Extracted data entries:
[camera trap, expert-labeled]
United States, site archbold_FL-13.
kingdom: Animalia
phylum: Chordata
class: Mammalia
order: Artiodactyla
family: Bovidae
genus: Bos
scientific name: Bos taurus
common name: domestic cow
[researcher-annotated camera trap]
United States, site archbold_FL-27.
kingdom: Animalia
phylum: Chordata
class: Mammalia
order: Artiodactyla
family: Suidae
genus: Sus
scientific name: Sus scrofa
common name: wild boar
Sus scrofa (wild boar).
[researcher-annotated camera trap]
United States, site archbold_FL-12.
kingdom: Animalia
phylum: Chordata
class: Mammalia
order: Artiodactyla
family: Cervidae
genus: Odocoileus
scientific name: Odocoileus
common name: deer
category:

ASSIGNMENT: Please output each record exactly as it appears above.

RESPONSE:
[camera trap, expert-labeled]
United States, site archbold_FL-13.
kingdom: Animalia
phylum: Chordata
class: Mammalia
order: Artiodactyla
family: Bovidae
genus: Bos
scientific name: Bos taurus
common name: domestic cow
[researcher-annotated camera trap]
United States, site archbold_FL-27.
kingdom: Animalia
phylum: Chordata
class: Mammalia
order: Artiodactyla
family: Suidae
genus: Sus
scientific name: Sus scrofa
common name: wild boar
Sus scrofa (wild boar).
[researcher-annotated camera trap]
United States, site archbold_FL-12.
kingdom: Animalia
phylum: Chordata
class: Mammalia
order: Artiodactyla
family: Cervidae
genus: Odocoileus
scientific name: Odocoileus
common name: deer
category:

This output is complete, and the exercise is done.